▸ Teks Bacaan
※

B.     Posisi Agama dan Negara Bani Umayyah
               Dalam Islam, agama dan Negara mempunyai pertalian yang erat, di dukung oleh fakta sejarah selama Masa Rasulullah dan Khulafaurrasyidin selama periode Madinah merupakan bukti- bukti yang kuat, bahwa agama islam sejak lahirnya selalu berkaitan denagn aspek- aspek kenegaraan dan kemasyarakatan.
Muhammad Thahir Azhary dalam  bukunya “Negara Hukum” menggambarkan antara Agama, Negara dan Hukum saling berkaitan, ini dikenal dengan “Teori Lingakaran Konsentris”, Lingkaran itu terdiri dari tiga lapis, dikatakan bahwa agama sebagai komponen pertama berada pada posisi paling dalam,  karena agama merupakan sumber utama dari hukum di samping rasio sebagai sumber kedua. Yang kedua adalah hukum, karena hukumlah yang mengatur atau menata suatu Negara. Dan Negara berada di lapis terakhir ini menunjukkan bahwa Negara berkaitan erat dengan hukum dan  agama.

※

▸ Data yang Disediakan
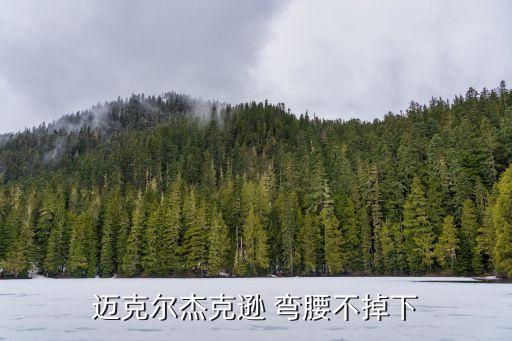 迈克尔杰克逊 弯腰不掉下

※

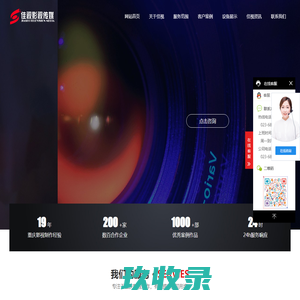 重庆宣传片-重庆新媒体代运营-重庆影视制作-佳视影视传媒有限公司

※

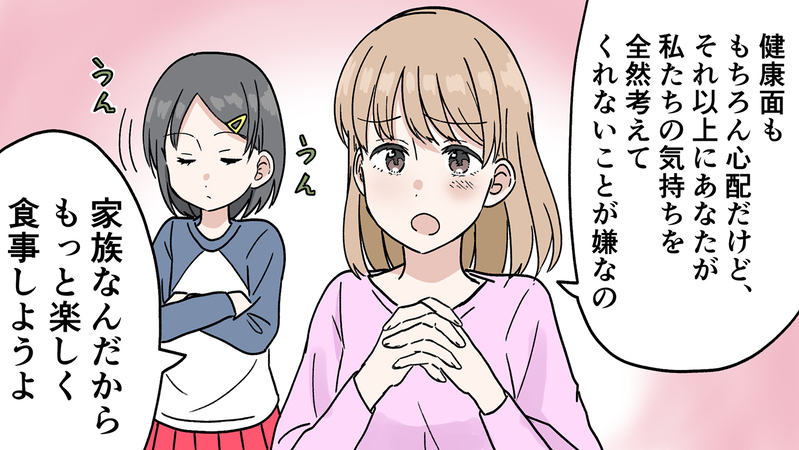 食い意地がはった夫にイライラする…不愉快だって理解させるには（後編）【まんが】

※

▸ Petunjuk Tugas
Menurut teks bacaan tentang posisi agama dan negara, komponen apa yang berada pada lapis paling dalam dalam teori lingkaran konsentris yang digambarkan Muhammad Thahir Azhary?

▸ Jawaban Latihan
Agama berada pada lapis paling dalam karena merupakan sumber utama hukum.